"The finest tobacco the country could produce, and the cleanest pipes (for she had a new one almost as often as a fop puts on new gloves), could hardly satisfy her fastidiousness; and I have known her footman get as many scoldings as there were days in the week on that score. From curiosity, I once counted a bundle of pipes, thrown by after a day or two's use, any one of which would have fetched five or ten shillings in London, and there were 102. The woods she most preferred were jessamine, rose, and cork. She never smoked cherry-wood pipes, from their weight, and because she liked cheaper ones, which she could renew oftener. She never arrived at that perfectibility, which is seen in many smokers, of swallowing the fumes, or of making them pass out at her nostrils. The pipe was to her what a fan was, or is, in a lady's hand—a means of having something to do. She forgot it when she had a letter to write, or any serious occupation. It is not so with the studious and literary man, who fancies it helps reflection or promotes inspiration."[27]

FOOTNOTES:

[20] "Eöthen," pp. 87, 88.

[21] Alphonse de Lamartine: "Voyage en Orient." Lamartine's version of Lady Hester's conversation is sometimes of dubious accuracy.

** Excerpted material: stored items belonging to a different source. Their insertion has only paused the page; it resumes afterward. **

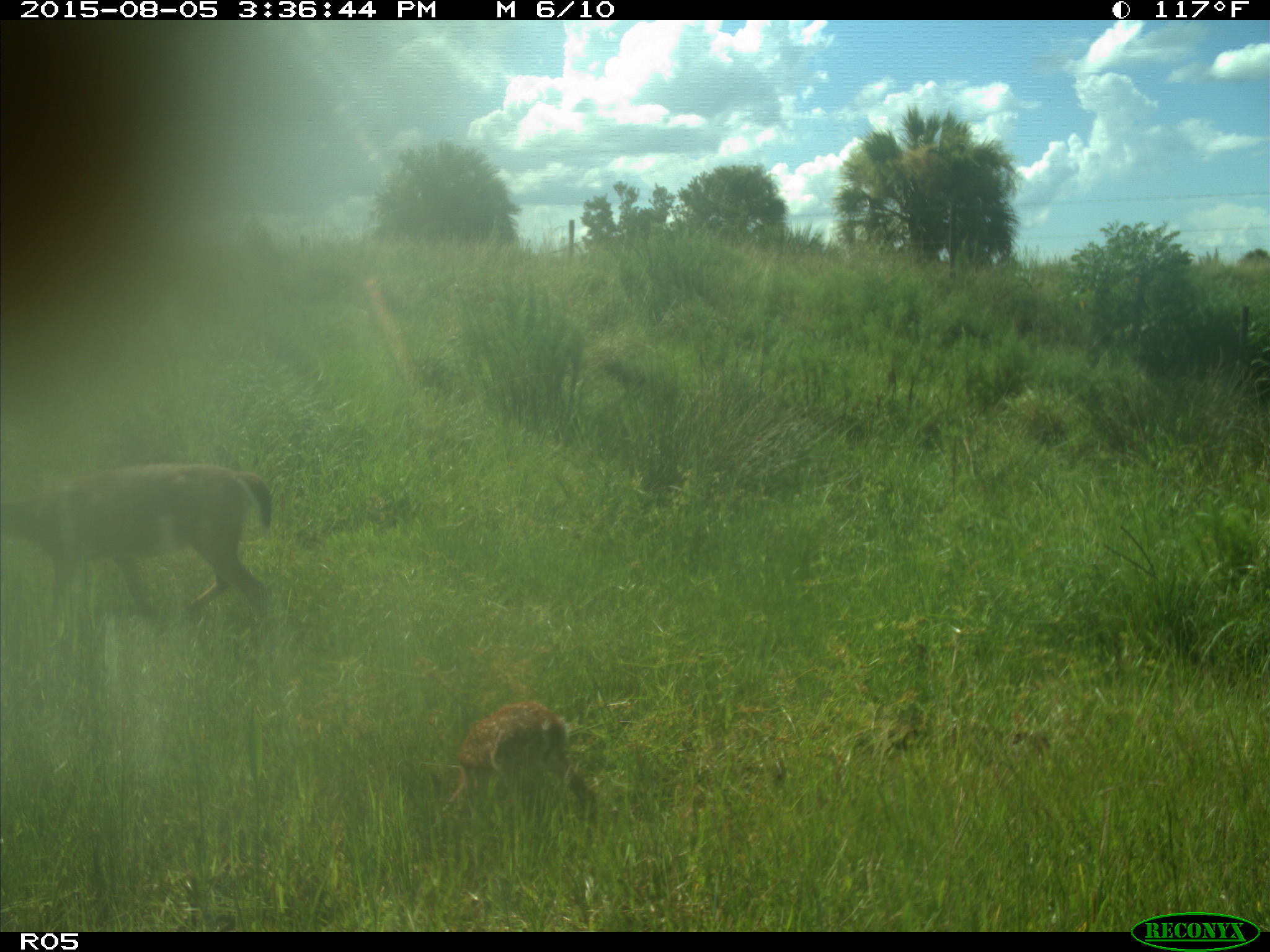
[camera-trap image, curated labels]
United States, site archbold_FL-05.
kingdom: Animalia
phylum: Chordata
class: Mammalia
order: Artiodactyla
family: Cervidae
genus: Odocoileus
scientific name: Odocoileus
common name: deer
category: unidentified deer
Unidentified deer (deer) (Odocoileus).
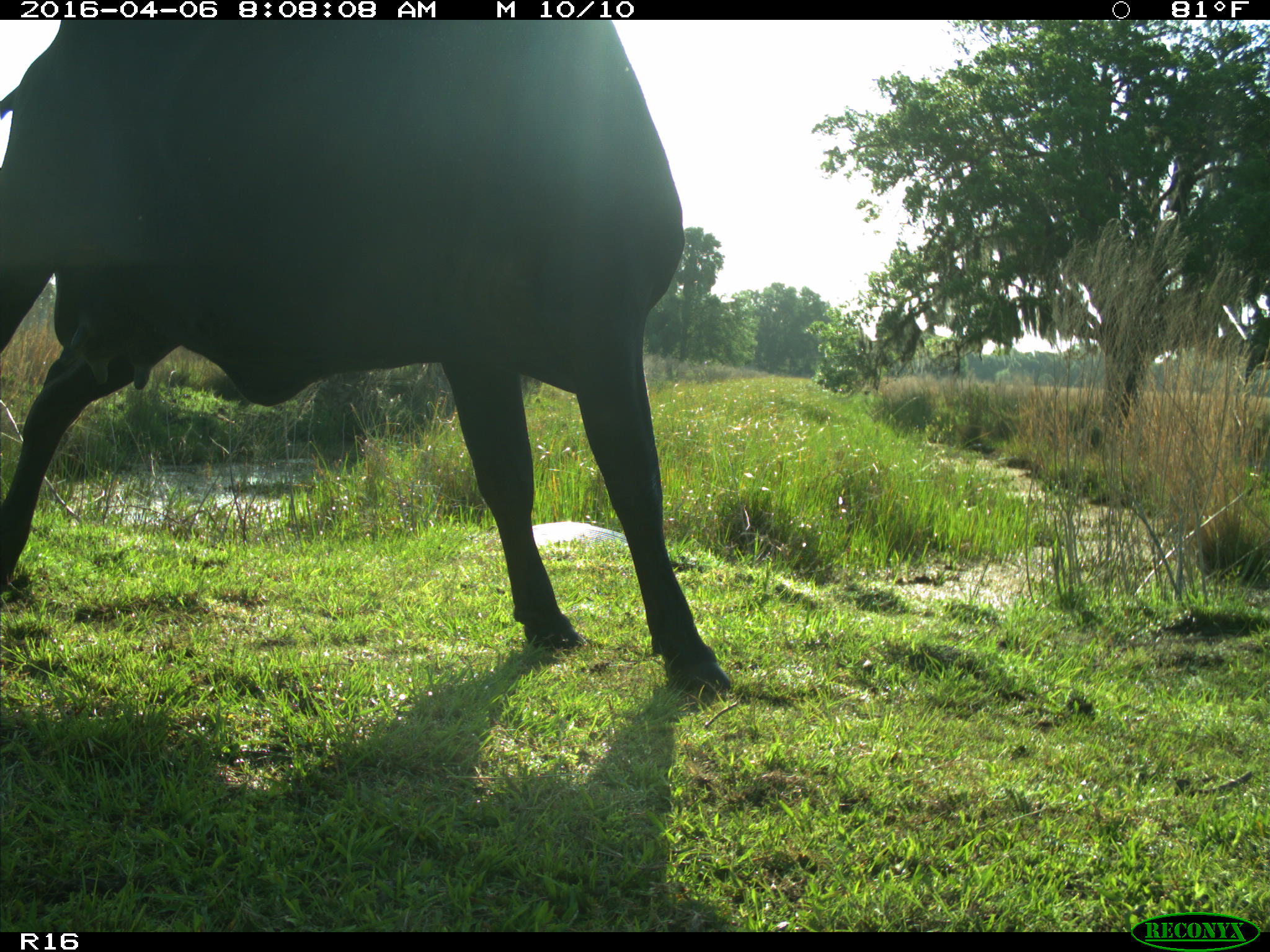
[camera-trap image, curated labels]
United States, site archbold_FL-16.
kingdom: Animalia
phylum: Chordata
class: Mammalia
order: Artiodactyla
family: Bovidae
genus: Bos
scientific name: Bos taurus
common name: domestic cow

[22] "Eöthen," pp. 81, 82. In the following narrative we very frequently adopt, with slight alteration and condensation, Mr. Kinglake's language.

[23] The branch which obtains Æneas admission to the shades (Æneid, Book vi.)—

"This branch at least"—and here she showed
The branch within her raiment stowed—
"You needs must own"...
He answers not, but eyes the sheen
Of the blest bough.

[24] "Eöthen," pp. 97, 98.

[25] "Memoirs of Lady Hester Stanhope," i. 135, 136.